Hello, for my Ph.D. thesis, I need to collect tweets of 5 million users for a month. I was planning to use Streamin API with filter option but it allows me to collect only 5000 users’ tweets. Do you have any better suggestions? Or, do I need to create 1000 apps and use their API keys, and collect all the data I need, which sounds impossible to do.


#2

Before starting such a program you should carefully check our developer rules of the road and related policies, especially regarding permission to collect / store tweet data.

The Streaming API is limited to listening to 5000 users on the filter endpoint. For more than this, you should use a certified data partner like Gnip.


#3

Thank you for your help. I fully respect the rules and privacy. I will only store data for mining purposes and will not share to anyone.


#4

Also please note that this

goes against §3 of the Developer Rules of the Road.

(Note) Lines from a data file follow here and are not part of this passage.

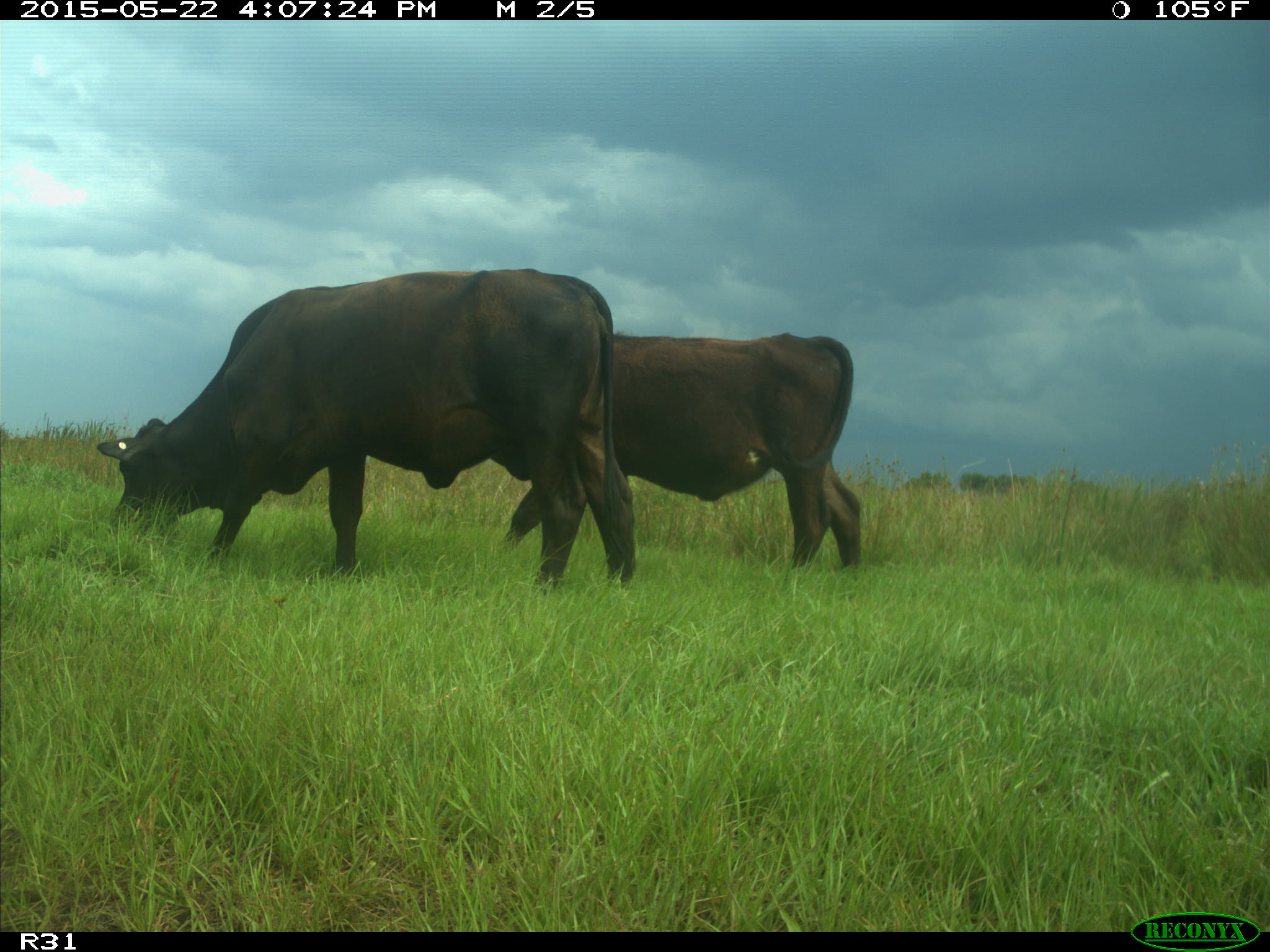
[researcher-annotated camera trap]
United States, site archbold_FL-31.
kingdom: Animalia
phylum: Chordata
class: Mammalia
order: Artiodactyla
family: Bovidae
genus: Bos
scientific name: Bos taurus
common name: domestic cow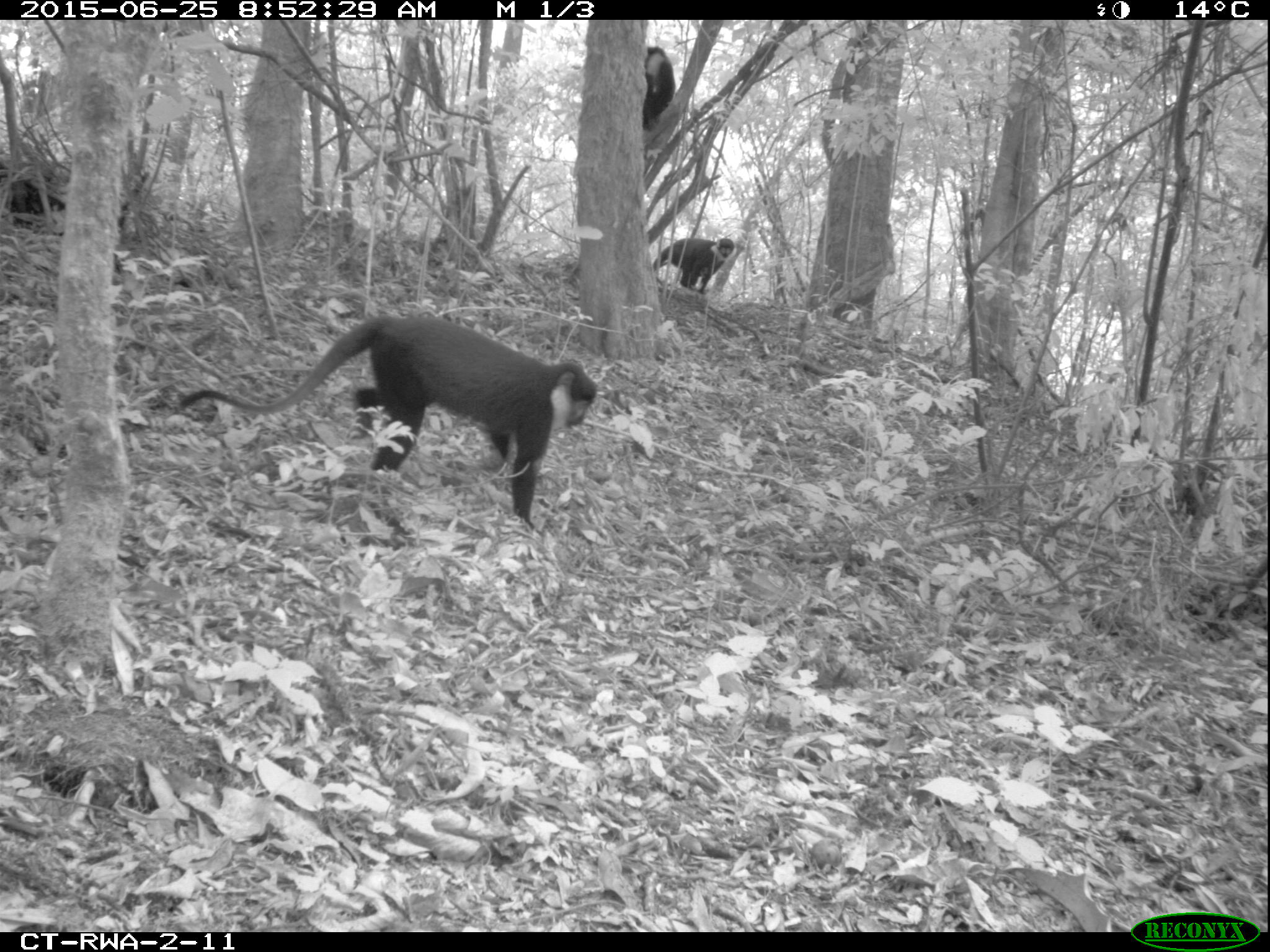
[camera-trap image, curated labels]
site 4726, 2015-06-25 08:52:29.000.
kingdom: Animalia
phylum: Chordata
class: Mammalia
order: Primates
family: Cercopithecidae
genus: Allochrocebus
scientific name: Allochrocebus lhoesti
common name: l'hoest's monkey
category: cercopithecus lhoesti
Cercopithecus lhoesti (l'hoest's monkey) (Allochrocebus lhoesti), count 3.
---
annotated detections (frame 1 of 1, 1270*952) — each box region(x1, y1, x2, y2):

Have you already identified 5m users of interest, or are you just looking for a sample of tweets across any 5m users?


#5

Thank you Isaach. Twitter does not let me create more than 3-4 apps anyway. And, I already have identified 5 million users but I could not find a way to collect their tweets. Any help would be appreciated.


#6

The free public API just isn’t really designed or intended for that volume of access. You might want to check out the commercial data products available from Gnip: www.gnip.com/products.